Segment Start: PASSAGE TO READ

Current Progressive Cattle digital edition

Building a fence: Avoiding trouble

James D. Bradbury and Alexis S. Long for Progressive Cattle Published on 22 November 2019
Building a fence

Davy Crockett once said, “I must say to what I have seen of Texas, it is the garden spot of the world. The best land and best prospects for health I ever saw is here, and I do believe it is a fortune to any man to come here.

There is a world of country to settle.”

Since the 1800s, Texas has been an open-range state – meaning it is not mandatory for livestock owners to fence in their livestock to prevent them from roaming. Livestock that wanders onto the land belonging to another are not classified as trespassers, and owners are not responsible for any damages caused by the livestock. However, local county ordinances and U.S. state highways may modify the common law.

Property running adjacent to U.S. and state highways is considered closed range. Livestock owners must keep their livestock from roaming unattended on interstate and state highways. It is their responsibility to build and maintain fences along these highways. If a landowner does not own livestock, there is no obligation to construct a fence.

Local governments have the ability to pass stock laws modifying common-law open rangeland to closed range. Stock laws do not allow certain species of animals, i.e., cattle and horses, to run at large within limits of the enacting county.

Fences in open- versus closed-range counties

Landowners in open-range and closed-range counties have different obligations when it comes to keeping and maintaining a fence around their livestock. In open-range counties, landowners are responsible to keep livestock off of their own land by building a fence. In contrast, closed-range counties with stock laws require livestock owners to fence in their livestock onto their own property.

Generally, a fence that sits on a property boundary line is owned by both neighbors, as long as both neighbors use the fence. Under this circumstance, both neighbors would share in the cost for repairing and maintaining the fence. Also, a neighbor cannot have the fence removed without consent from the other property owner.

Segment End: PASSAGE TO READ
Segment Start: DATA SECTION

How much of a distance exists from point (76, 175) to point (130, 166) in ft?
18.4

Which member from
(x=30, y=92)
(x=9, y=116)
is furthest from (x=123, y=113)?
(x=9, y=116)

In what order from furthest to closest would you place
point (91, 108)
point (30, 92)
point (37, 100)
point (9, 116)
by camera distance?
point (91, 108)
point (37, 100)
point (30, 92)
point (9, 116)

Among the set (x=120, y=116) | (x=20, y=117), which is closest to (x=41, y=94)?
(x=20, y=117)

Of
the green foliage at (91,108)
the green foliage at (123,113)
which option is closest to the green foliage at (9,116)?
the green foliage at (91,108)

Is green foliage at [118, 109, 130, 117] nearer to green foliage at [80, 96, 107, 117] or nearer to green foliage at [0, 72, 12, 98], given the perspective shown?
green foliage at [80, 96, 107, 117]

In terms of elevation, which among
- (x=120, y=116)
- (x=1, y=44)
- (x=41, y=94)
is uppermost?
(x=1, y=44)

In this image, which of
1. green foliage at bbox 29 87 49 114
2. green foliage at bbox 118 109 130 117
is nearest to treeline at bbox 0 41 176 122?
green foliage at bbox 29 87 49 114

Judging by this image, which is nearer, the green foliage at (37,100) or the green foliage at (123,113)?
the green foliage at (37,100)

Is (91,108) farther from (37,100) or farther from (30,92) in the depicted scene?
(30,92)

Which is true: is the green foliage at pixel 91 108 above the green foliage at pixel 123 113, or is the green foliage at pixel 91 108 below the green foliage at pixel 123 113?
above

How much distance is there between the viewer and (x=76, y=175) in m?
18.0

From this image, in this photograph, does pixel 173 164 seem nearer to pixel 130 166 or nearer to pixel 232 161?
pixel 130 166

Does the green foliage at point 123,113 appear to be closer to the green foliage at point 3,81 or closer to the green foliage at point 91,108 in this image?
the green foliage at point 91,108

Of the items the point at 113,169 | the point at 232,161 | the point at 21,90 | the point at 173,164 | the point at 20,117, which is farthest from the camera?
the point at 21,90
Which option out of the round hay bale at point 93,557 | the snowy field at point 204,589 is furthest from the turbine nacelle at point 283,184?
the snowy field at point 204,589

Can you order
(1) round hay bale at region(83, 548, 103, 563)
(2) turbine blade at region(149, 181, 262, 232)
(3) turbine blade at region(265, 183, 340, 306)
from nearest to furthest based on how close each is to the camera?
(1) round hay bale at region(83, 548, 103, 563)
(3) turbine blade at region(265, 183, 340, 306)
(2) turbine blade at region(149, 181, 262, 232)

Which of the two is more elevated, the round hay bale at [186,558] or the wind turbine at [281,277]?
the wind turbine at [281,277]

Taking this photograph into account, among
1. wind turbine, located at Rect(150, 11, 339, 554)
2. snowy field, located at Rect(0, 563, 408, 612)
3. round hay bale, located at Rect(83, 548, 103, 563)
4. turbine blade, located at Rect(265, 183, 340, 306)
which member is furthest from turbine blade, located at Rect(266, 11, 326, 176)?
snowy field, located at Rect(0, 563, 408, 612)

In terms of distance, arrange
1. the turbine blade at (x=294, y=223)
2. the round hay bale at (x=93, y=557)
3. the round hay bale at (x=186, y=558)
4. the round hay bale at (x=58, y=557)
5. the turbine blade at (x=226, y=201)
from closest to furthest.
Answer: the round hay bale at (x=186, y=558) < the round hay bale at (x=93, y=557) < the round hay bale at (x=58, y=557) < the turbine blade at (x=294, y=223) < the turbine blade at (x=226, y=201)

Segment End: DATA SECTION

▶ _EXERCISE_
Copy out the portion of the fence article that begins at the words "Current Progressive Cattle" and stops after "the common law.". The data after the fence article isn't needed.

▶ _EXERCISE RESPONSE_
Current Progressive Cattle digital edition

Building a fence: Avoiding trouble

James D. Bradbury and Alexis S. Long for Progressive Cattle Published on 22 November 2019
Building a fence

Davy Crockett once said, “I must say to what I have seen of Texas, it is the garden spot of the world. The best land and best prospects for health I ever saw is here, and I do believe it is a fortune to any man to come here.

There is a world of country to settle.”

Since the 1800s, Texas has been an open-range state – meaning it is not mandatory for livestock owners to fence in their livestock to prevent them from roaming. Livestock that wanders onto the land belonging to another are not classified as trespassers, and owners are not responsible for any damages caused by the livestock. However, local county ordinances and U.S. state highways may modify the common law.